A Payments App for All Devices: ZooZ Pushes HTML5

Apple isn't the only game in town. Neither is Google. To allow mobile payments across all smartphone types, companies such as ZooZ encourage developers to use HTML5, the latest version of the HTML markup language.

Since HTML is used to create Web pages, an app written in HTML5 can be interpreted easily by many Web-connected devices. Even apps that are written for a specific mobile environment, such as Apple's iOS, can use HTML5 as their foundation.

"Our vision is to provide a technological platform for others to enable multiple payment options, and we really want to standardize mobile checkout," Oren Levy, CEO and co-founder of ZooZ, said in an interview.

ZooZ provides the backbone for in-app payments; it does not provide an app directly to consumers. Its payment system allows purchases of virtual and physical goods funded by credit cards, PayPal and other established payment mechanisms. Once users enroll their device, ZooZ stores their payment details to be accessed for further purchases by typing a PIN.

ZooZ, an Israeli company, took its name from both an ancient form of currency in the Middle East and the Hebrew word for "move." The name is meant to convey the concept of mobile money, Levy says.

ZooZ announced its HTML5 software development kit on May 30. It also offers kits for Apple's iOS and Google's Android operating systems.

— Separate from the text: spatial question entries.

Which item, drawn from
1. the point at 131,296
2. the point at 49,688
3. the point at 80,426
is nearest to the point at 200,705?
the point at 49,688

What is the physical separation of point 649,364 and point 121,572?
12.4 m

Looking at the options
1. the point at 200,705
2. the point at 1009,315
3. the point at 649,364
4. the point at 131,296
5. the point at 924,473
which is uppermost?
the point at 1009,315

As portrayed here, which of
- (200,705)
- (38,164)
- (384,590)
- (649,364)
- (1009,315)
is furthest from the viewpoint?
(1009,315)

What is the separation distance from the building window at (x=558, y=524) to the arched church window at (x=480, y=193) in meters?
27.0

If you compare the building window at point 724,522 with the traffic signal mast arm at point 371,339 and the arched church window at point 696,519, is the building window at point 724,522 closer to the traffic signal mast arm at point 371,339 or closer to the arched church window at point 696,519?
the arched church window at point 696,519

Apple and Google urge developers to create apps that are native to their own mobile platforms. As a result, an app written for iOS will not run on Android, for example. Developers of native apps also must adhere to specific rules about things such as how they handle payments.

"An app in HTML5 works cross-platform without writing code separately for each and every platform. … With HTML5, you're bypassing a lot of these headaches," Levy says.

The headaches are sometimes worth it. Native apps generally are smoother, faster and more multimedia-rich than HTML5 apps are, he says. But the gap is closing. "I've seen some HTML5 apps that are almost as good as native apps on iOS and Android," Levy says.

Still, the limitations of HTML5 are well-known, says Jacob Jegher, a senior analyst at Celent.

With HTML5, "the standards are up in the air to some degree," he says. "It can't do everything."

Many banks are looking at HTML5 to more easily support the increasingly varied number of devices consumers use to access accounts and make payments, Jegher says. But HTML5 is not going to replace the development of native apps.

"It's just an approach," he says. "It's more of a business model."

Bank of America in particular has been vocal about its use of HTML5 to design software for tablets that looks like a standard app. The Web-based approach facilitated by HTML5 also allows the bank to design for devices that have restrictions on which apps they can run, such as employer-issued BlackBerrys.

DataArt Solutions, the vendor that developed a Kindle Fire app for the prepaid card company Plastyc, also is seeing programmers express interest in "trying to ride the next wave, which is HTML5," Alexei Miller, an executive vice president and partner at DataArt Solutions, said in an interview in early May.